Does 2.75 degrees Celsius sound like a lot? For American readers that translates to 5 degrees Fahrenheit. Now when you say it in Fahrenheit it starts to sound like a lot more. And it represents continuing evidence of rapid climate change in the high Arctic, a phenomenon being seen not just in Greenland but throughout the Northern Hemisphere.
This rise in temperature was just a comment in an article that announced a new ice island had formed at the foot of the Petermann Glacier connected to the main Greenland ice sheet. This ice island was the second large section of ice to calve off the Petermann in the last three years. In 2010 a chunk four times the size of Manhattan broke off eventually drifting into open water and spawning ice bergs as it melted.

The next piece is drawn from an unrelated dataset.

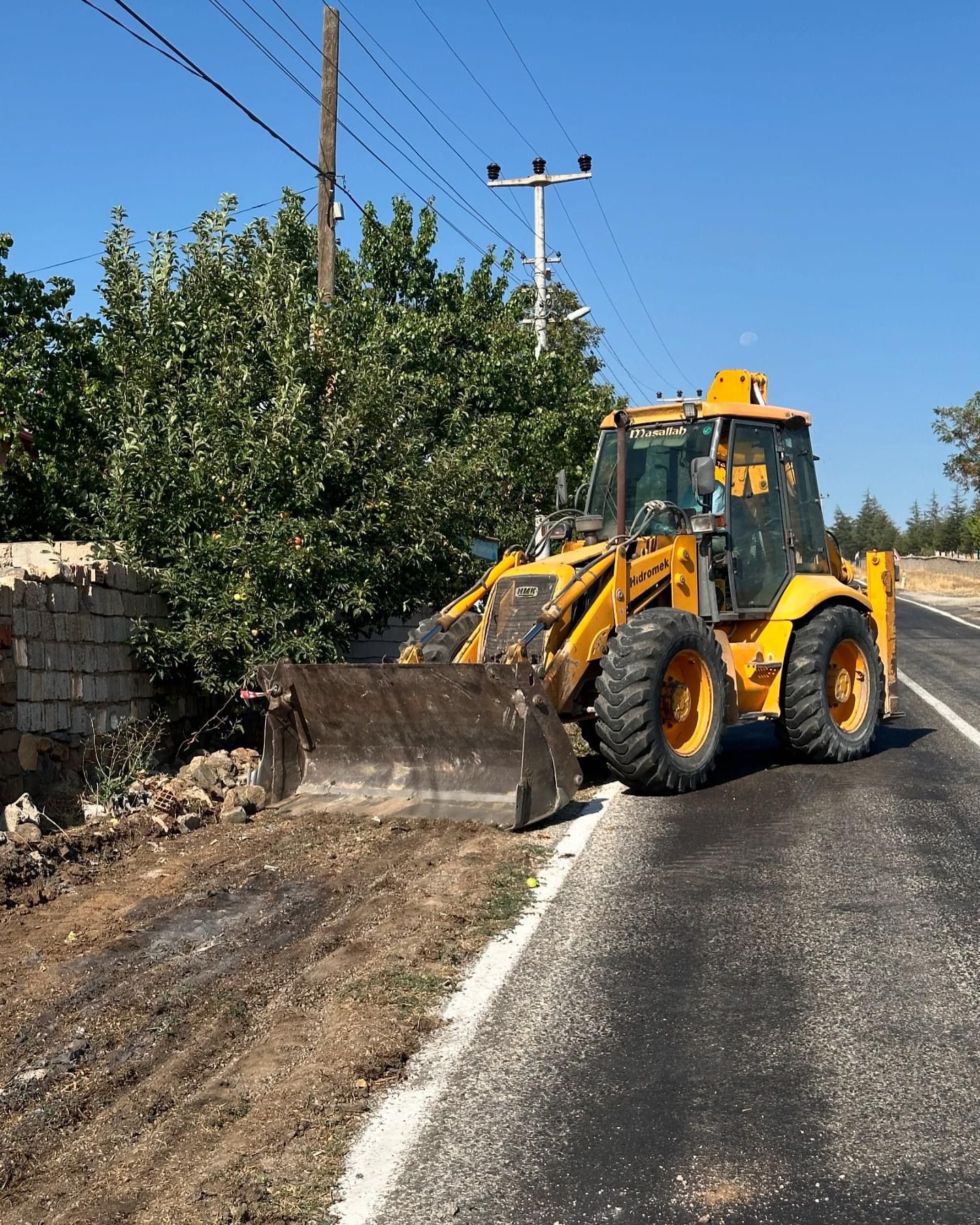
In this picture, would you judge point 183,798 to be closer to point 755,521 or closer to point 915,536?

This new block of ice is 120 square kilometers (46 square miles), twice the size of Manhattan.
Data being collected in the area showed temperatures in Northern Greenland and Ellesmere Island, its Canadian neighbour to the west, as rising 0.11 degrees Celsius on average per year since 1987. That’s how we calculated the 2.75 degrees.

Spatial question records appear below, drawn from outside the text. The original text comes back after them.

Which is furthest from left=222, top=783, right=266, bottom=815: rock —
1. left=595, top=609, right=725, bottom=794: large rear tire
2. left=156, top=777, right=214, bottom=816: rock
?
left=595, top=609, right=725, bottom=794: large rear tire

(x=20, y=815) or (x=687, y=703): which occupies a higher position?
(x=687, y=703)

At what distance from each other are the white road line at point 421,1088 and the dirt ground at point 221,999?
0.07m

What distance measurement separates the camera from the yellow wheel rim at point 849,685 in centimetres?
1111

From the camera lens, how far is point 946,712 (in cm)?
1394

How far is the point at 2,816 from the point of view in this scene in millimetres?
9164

Scientists who study climate change caution that air temperatures above Greenland are not the direct cause of large pieces of ice breaking off from the face of the glacier. Ocean temperatures are the more likely culprit but water temperature data in the area has only been collected for the last eight years and that is considered too short a window to indicate a trend.
The last time sizable ice chunks broke off glaciers in the area was in 1962 when a 596 square kilometer (230 square miles) broke off a glacier on Ellesmere Island.
Northern Greenland and Ellesmere Island are warming at a rate five times faster than the average around the world.
Evidence of global warming caused by human activity or is this just cyclic?